THE advertising watchdog in UK has said that a leading homeopathic charity breached marketing rules.
The Advertising Standards Authority has ordered Homeopathy UK that it cannot refer to conditions such as depression, diabetes and infertility on its website, reported The Times.
Homeopathy UK breached marketing rules by potentially discouraging 'essential treatment for conditions for which medical supervision should be sought', the watchdog ruled on Wednesday (19).
Disappointed by the ruling, the charity said that it treated people who wished to use alternative or complementary medicine as 'incapable of making informed choices'.
Homeopathy UK, formerly the British Homeopathic Association, hosts a 'conditions directory' on its website with 'a list of conditions where homeopathy can help'.
Each condition had a clickthrough link to an article written by a doctor registered with the General Medical Council (GMC) who had applied homeopathic methods, the newspaper report said.

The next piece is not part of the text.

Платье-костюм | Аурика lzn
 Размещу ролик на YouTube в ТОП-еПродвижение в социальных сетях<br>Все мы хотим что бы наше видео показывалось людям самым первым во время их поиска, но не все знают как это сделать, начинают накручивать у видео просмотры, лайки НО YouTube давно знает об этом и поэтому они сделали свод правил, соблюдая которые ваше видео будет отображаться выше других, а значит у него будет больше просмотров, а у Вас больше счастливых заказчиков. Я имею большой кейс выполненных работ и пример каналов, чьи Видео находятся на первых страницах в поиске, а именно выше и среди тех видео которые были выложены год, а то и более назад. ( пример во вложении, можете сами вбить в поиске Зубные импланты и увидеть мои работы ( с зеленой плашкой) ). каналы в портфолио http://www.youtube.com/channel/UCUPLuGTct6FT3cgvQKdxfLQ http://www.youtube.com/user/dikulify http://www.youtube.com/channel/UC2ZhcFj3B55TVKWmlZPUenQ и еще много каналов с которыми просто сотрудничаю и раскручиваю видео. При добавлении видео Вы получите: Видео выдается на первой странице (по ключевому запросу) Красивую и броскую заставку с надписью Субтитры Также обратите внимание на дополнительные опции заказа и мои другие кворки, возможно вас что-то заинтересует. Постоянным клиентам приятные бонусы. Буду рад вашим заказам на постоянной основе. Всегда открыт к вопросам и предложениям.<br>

"Although the articles had been written by GMC-registered professionals, the ad and the articles to which it linked referred to homeopathy in general, rather than treatment by a specific individual," the ruling said.
The watchdog said that it understood that there were no minimum professional qualifications required to practise homeopathy.
“As a charity committed to patient choice, we are concerned about the damaging effect a ruling like this could have on the entire complementary and alternative health sector," Homeopathy UK chief executive Cristal Skaling-Klopstock, told The Times.
An ASA spokesman has said that it’s really important that advertisers don’t make claims without evidence, and that’s especially true for medical products.